Once again Florida Secretary of State Ken Detzner is carrying out Gov. Rick Scott’s mission to make it harder to vote. With little explanation, Detzner told the state’s election supervisors this week to eliminate all absentee ballot dropoff sites except for their offices. This is no more defensible than the administration’s continuing misguided effort to purge the voting roll of noncitizens, and election supervisors should ignore Detzner’s latest demand. The new restrictions regarding absentee ballots have gone over like a hanging chad among many of the state’s 67 election supervisors, all of whom are elected officials except in Miami-Dade County. They were not consulted about the change, and Detzner’s argument that restricting ballot dropoffs to supervisors’ offices ensures statewide uniformity in voting procedures is a weak rationale for making voting more inconvenient.
It’s also inconsistent. Detzner didn’t have a problem with nonuniformity during the 2012 election. Now he does, and the timing happens to coincide with the special congressional election in Pinellas County to fill the seat of the late Rep. C.W. Bill Young. Detzner’s move could dissuade the casual voter from participation in a low-turnout special election, which would likely favor the Republican candidate.

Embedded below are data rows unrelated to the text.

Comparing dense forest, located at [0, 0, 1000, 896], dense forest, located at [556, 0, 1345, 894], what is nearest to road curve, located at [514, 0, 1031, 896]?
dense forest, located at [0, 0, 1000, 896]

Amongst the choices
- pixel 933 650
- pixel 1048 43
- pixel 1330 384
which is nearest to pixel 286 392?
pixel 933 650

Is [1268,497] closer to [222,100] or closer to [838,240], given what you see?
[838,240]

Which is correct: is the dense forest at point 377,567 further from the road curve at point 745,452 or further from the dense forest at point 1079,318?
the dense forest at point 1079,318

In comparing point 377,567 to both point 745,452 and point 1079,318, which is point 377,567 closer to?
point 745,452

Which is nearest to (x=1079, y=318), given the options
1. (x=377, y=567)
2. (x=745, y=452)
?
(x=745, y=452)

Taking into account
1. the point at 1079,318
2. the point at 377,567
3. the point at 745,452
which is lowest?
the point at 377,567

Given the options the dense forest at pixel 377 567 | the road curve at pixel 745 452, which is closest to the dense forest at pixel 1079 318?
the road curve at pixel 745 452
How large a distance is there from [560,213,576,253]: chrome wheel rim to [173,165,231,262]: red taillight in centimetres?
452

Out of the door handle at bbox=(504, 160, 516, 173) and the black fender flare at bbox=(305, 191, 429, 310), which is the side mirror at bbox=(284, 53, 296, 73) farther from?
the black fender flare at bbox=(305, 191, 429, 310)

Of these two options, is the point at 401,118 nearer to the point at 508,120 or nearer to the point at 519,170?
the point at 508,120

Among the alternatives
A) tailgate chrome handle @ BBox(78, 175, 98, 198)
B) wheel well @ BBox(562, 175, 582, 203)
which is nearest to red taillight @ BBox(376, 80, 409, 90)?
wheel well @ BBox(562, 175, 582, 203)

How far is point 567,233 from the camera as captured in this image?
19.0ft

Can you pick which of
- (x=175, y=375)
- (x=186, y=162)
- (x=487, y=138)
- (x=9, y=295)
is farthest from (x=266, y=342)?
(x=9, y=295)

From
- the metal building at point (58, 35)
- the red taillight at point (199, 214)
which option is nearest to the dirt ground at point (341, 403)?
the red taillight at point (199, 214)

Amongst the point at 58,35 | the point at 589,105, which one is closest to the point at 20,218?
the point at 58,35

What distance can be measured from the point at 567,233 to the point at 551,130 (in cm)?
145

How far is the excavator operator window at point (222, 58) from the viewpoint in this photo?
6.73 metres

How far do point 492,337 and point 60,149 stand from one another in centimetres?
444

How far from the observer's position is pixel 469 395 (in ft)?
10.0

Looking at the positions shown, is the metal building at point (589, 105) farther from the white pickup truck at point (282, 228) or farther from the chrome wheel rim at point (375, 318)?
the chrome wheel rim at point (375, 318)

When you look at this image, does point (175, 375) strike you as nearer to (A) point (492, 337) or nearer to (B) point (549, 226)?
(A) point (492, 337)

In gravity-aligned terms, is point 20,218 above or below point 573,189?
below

Pinellas has more voters who choose to mail or drop off ballots than any other county in the state. That is largely because Pinellas County Supervisor of Elections Deborah Clark has emphasized the convenience of absentee voting. Clark had 14 dropoff sites for the 2012 election, using public libraries, tax collector branch offices and other places without a hitch. Clark said she’s “very worried” about the change and how it would impact ballot accessibility.